Cancer Rates In Women Set To Rise In The Next 20 Years

As more women smoke and drink, the cumulative effects of these unhealthy lifestyles are set to drive up cancer rates in women in the next 20 years. Experts recently warn that it might speed up to six times faster in women than in men. Lifestyle factors are the main culprits that will skyrocket cases of breast, ovarian, liver and lung cancer over the next 20 years.

The major causes highlighted are obesity, smoking and drinking. The Cancer Research UK made an analysis that estimates incidences of the disease. The report shows that cancer rates will rise 3.2 per cent for women until 2035, compared to just 0.5 per cent for men.

This is a far cry from past cancer rates when men were much more afflicted. Now, the gender gap is beginning to close. Projections show that 4.5million women are diagnosed with cancer between 2014 and 2015, compared to a 4.8 million men diagnosed with the disease.

Smoking and drinking in women are linked with the increasing risk of lung, liver and mouth cancer. But the main culprit is obesity since studies show that it is more closely linked to female cancers. There is an increased risk of breast, uterine, and ovarian cancer among overweight women, which is thought to be due to the effect of excess fat on sex hormones such as estrogen, a cancer-growing hormone, the Daily Mail reports.

"With obesity rates increasing in recent years we are really starting to see these cancers increasing among women. Obesity is linked to breast cancer, womb cancer and ovarian cancer," leader of the study, Dr Rebecca Smittenaar says. On the other hand, cancers that only affect men are not thought to be influenced by excess body fat. Examples are prostate and testicular cancer.

Experts are now calling for women to change their lifestyles to reduce the risks, The Guardian reports. Presently, an estimated 7.4 million men and 6.7 million women are being diagnosed with cancer globally each year. Cancer rates are clearly on the rise as it is the leading cause of death with approximately 15% of all deaths.

Dataset content:
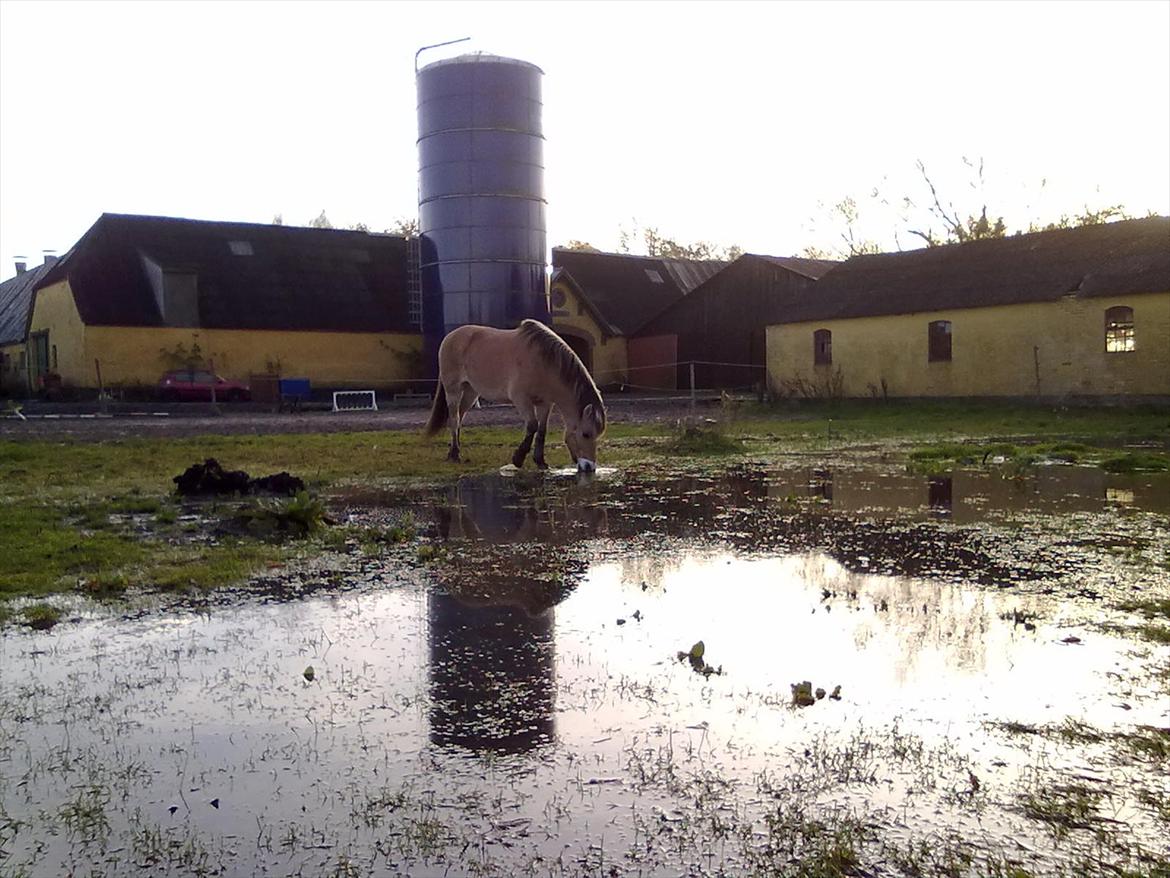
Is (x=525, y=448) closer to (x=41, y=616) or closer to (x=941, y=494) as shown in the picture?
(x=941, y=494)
...
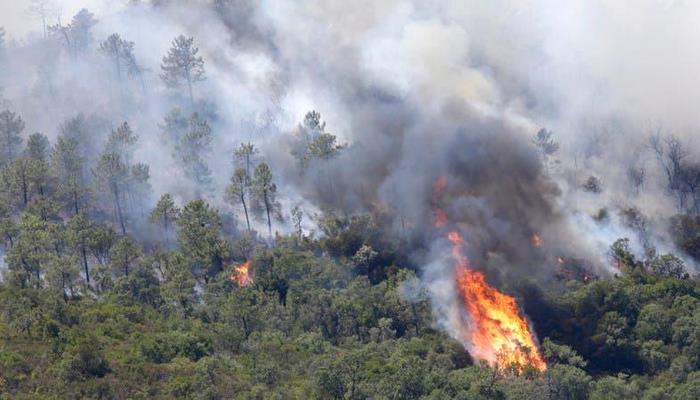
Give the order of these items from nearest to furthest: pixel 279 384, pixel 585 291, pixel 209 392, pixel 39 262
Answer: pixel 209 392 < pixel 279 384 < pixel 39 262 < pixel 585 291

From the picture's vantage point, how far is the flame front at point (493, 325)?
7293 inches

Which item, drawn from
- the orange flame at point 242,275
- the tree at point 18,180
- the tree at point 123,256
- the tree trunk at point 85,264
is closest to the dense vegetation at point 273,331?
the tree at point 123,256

Activity: In the article on rising cancer rates in women, give the passage between "Cancer Rates In Women Set" and "cent for men.", inclusive, swapping "skyrocket" for "sharply raise".

The completed task:
Cancer Rates In Women Set To Rise In The Next 20 Years

As more women smoke and drink, the cumulative effects of these unhealthy lifestyles are set to drive up cancer rates in women in the next 20 years. Experts recently warn that it might speed up to six times faster in women than in men. Lifestyle factors are the main culprits that will sharply raise cases of breast, ovarian, liver and lung cancer over the next 20 years.

The major causes highlighted are obesity, smoking and drinking. The Cancer Research UK made an analysis that estimates incidences of the disease. The report shows that cancer rates will rise 3.2 per cent for women until 2035, compared to just 0.5 per cent for men.